(Excerpts from a spatial dataset)
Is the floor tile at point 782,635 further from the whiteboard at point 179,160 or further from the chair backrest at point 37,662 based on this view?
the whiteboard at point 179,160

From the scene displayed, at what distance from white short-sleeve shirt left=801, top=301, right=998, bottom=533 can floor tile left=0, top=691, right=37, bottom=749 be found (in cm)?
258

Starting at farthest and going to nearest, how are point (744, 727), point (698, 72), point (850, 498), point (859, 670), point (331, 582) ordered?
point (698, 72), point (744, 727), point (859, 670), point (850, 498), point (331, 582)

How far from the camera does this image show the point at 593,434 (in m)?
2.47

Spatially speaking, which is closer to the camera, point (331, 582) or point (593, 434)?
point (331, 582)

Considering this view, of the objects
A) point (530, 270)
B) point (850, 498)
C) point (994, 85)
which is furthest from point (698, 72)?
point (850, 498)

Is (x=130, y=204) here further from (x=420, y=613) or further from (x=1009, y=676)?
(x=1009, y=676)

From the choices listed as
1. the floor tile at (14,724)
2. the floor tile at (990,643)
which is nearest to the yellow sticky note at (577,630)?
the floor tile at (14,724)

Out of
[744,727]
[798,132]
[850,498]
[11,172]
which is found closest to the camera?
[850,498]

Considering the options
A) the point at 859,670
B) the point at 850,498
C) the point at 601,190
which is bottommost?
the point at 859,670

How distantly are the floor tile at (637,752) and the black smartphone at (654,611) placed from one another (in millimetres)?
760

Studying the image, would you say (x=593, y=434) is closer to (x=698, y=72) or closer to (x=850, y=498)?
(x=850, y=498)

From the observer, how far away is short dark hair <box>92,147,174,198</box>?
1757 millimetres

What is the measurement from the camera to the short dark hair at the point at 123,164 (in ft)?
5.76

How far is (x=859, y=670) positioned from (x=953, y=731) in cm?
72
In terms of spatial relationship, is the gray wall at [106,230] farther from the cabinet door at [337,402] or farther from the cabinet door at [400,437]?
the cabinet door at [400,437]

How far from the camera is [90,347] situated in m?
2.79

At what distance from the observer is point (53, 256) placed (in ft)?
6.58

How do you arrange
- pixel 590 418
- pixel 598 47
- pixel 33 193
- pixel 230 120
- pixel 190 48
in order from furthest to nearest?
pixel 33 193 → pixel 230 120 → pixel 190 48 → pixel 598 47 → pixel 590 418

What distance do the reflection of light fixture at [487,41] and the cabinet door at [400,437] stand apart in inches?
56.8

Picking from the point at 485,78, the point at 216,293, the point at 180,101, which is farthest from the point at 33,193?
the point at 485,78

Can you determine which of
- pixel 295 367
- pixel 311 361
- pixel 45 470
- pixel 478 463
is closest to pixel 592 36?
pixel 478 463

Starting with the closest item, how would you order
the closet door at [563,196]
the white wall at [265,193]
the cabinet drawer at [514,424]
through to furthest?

### [Set exercise]
Retype the records in full. Keep every line identical to the original.

### [Finished answer]
Is the floor tile at point 782,635 further from the whiteboard at point 179,160 or further from the chair backrest at point 37,662 based on this view?
the whiteboard at point 179,160

From the scene displayed, at what distance from white short-sleeve shirt left=801, top=301, right=998, bottom=533 can floor tile left=0, top=691, right=37, bottom=749 be found (in cm)?
258

Starting at farthest and going to nearest, how are point (744, 727), point (698, 72), point (850, 498), point (859, 670), point (331, 582) ordered?
point (698, 72), point (744, 727), point (859, 670), point (850, 498), point (331, 582)

How far from the camera does this image show the point at 593,434 (in m)?
2.47

Spatially speaking, which is closer to the camera, point (331, 582) or point (593, 434)?
point (331, 582)

Considering this view, of the objects
A) point (530, 270)
B) point (850, 498)
C) point (994, 85)
which is furthest from point (698, 72)?
point (850, 498)

Is (x=130, y=204) here further from (x=420, y=613) or further from (x=1009, y=676)?
(x=1009, y=676)

From the choices listed as
1. the floor tile at (14,724)
2. the floor tile at (990,643)
which is nearest to the yellow sticky note at (577,630)?
the floor tile at (14,724)

Out of
[744,727]
[798,132]
[850,498]
[11,172]
which is found closest to the camera?
[850,498]

Considering the options
A) the point at 859,670
B) the point at 850,498
C) the point at 601,190
which is bottommost?
the point at 859,670

How distantly are the floor tile at (637,752) and the black smartphone at (654,611) placed from one another (in millimetres)?
760

Studying the image, would you say (x=593, y=434) is closer to (x=698, y=72) or closer to (x=850, y=498)?
(x=850, y=498)

From the observer, how far away is short dark hair <box>92,147,174,198</box>?
1757 millimetres

What is the measurement from the camera to the short dark hair at the point at 123,164 (in ft)?
5.76

How far is (x=859, y=670) positioned from (x=953, y=731) in cm?
72
In terms of spatial relationship, is the gray wall at [106,230] farther from the cabinet door at [337,402] or farther from the cabinet door at [400,437]?
the cabinet door at [400,437]

How far from the camera is [90,347] situated in m?
2.79

At what distance from the observer is point (53, 256) placed (in ft)?
6.58

How do you arrange
- pixel 590 418
- pixel 598 47
- pixel 33 193
- pixel 230 120
- pixel 190 48
in order from furthest to nearest?
pixel 33 193 → pixel 230 120 → pixel 190 48 → pixel 598 47 → pixel 590 418

What distance do the reflection of light fixture at [487,41] and the cabinet door at [400,437] stand apart in inches?
56.8

Picking from the point at 485,78, the point at 216,293, the point at 180,101, which is farthest from the point at 33,193?
the point at 485,78

Can you determine which of
- pixel 295 367
- pixel 311 361
- pixel 45 470
- pixel 478 463
is closest to pixel 592 36?
pixel 478 463

Starting with the closest item, how would you order
the closet door at [563,196]
the white wall at [265,193]
the cabinet drawer at [514,424]
through to furthest?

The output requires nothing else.